…The American financial system had been completely upended by the Revolution. The US dollar had collapsed in the wake of the sack of Wall Street, which only compounded the Whites’ financial woes. The Reds dealt with the crisis by implementing strict price controls, effectively freezing their domestic market for the duration of the war. However, confidence in the dollar remained at rock bottom even as the war came to an end. Global financiers did not trust the new socialist regime…
…The Treasury Act of 1920, which created the Commissariat of the Treasury, was in part meant to address these concerns. Commissar Fred Hardy negotiated with American coops to keep prices steady even after the removal of price controls. He also involved the Treasury itself in currency exchanges and international trade deals. American coops which had to sell their goods abroad for foreign currency would exchange it with the Treasury, which then used the foreign currency to buy American dollars at reasonable rates, which made foreign firms more willing to trade in dollars…
…Domestically, the Treasury Act would be best remembered for its debate over the design of American currency. While a few radicals in the RSP wanted to introduce an entirely new currency, the majority accepted that the dollar was here to stay. However, the RSP as a whole did push for entirely new designs, replacing the pre-Revolution political figures. This met with backlash from the Progressives and moderates in the SLP. Eventually, a compromise was reached. The face of each ASU treasury note would feature someone associated with either the War of Independence or the Civil War, while the reverse would feature designs from American labor and revolutionary history…
Denomination | Portrait | Reverse Motif |
One dollar | George Washington | Haymarket Affair |
Two dollars | Thomas Jefferson | Signing of the Declaration of Independence |
Five dollars | Abraham Lincoln | Abolition of Slavery |
Ten dollars | Alexander Hamilton | 1919 Constitutional Convention |
Twenty dollars | John Brown[1] | Manhattan Uprising |
Fifty dollars | Ulysses S. Grant | Boston Tea Party |
One hundred dollars | Benjamin Franklin | March Across The Potomac |
…The coinage was also redesigned. Instead of generic faces, the first ASU coins would display a variety of tools, representing American laborers. The penny now featured a hammer, the nickel a sickle, the dime a shovel, the quarter a pen, the half-dollar a wrench, and the dollar a rifle…

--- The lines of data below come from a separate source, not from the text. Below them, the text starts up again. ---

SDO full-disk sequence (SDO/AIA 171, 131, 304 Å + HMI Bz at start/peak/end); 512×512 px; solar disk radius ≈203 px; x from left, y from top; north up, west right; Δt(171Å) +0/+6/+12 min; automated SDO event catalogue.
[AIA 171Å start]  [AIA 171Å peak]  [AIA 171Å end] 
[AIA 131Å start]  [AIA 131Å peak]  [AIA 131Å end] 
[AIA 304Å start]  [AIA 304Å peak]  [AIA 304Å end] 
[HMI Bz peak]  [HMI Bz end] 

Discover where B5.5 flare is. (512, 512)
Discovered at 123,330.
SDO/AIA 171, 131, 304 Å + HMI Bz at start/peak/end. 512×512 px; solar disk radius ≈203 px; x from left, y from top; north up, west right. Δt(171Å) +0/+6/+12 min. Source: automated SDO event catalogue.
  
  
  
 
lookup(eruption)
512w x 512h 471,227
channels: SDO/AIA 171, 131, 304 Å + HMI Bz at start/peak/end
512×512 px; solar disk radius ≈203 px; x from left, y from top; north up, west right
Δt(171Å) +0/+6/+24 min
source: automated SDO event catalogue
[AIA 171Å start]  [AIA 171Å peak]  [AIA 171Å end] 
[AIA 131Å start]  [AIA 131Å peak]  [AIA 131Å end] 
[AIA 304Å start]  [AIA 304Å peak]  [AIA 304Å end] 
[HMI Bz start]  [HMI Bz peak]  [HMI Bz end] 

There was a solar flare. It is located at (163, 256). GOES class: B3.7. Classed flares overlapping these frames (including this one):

…These designs would change over the 20th century. In 1938, faces were returned to American coinage, displaying the heroes of American labor: Eugene Debs, Bill Haywood, Mother Jones, Daniel DeLeon, Benjamin Hanford, and Charles Moyer. In 1958, Thomas Jefferson was replaced on the $2 bill by John Adams, given the former being a slaveowner and the latter an abolitionist. 1979, the centennial of Leon Bronstein’s birth, would see him displace Charles Moyer on the dollar coin. In 1995, the “commonwealth quarters” were introduced, with designs representing the different commonwealths. Most recently, in 2013 the Treasury unveiled a new design for the half-dollar, replacing Benjamin Hanford with the late Premier Cesar Chavez
[2]…
- From
Prosperity for All: An Economic History of the American Socialist Union by Warren Buffett
[1] Replacing Grover Cleveland, who was on the $20 bill IOTL until 1928, when he was replaced by Andrew Jackson.
[2] IOTL, Cesar Chavez was a prominent American labor leader and civil rights activist.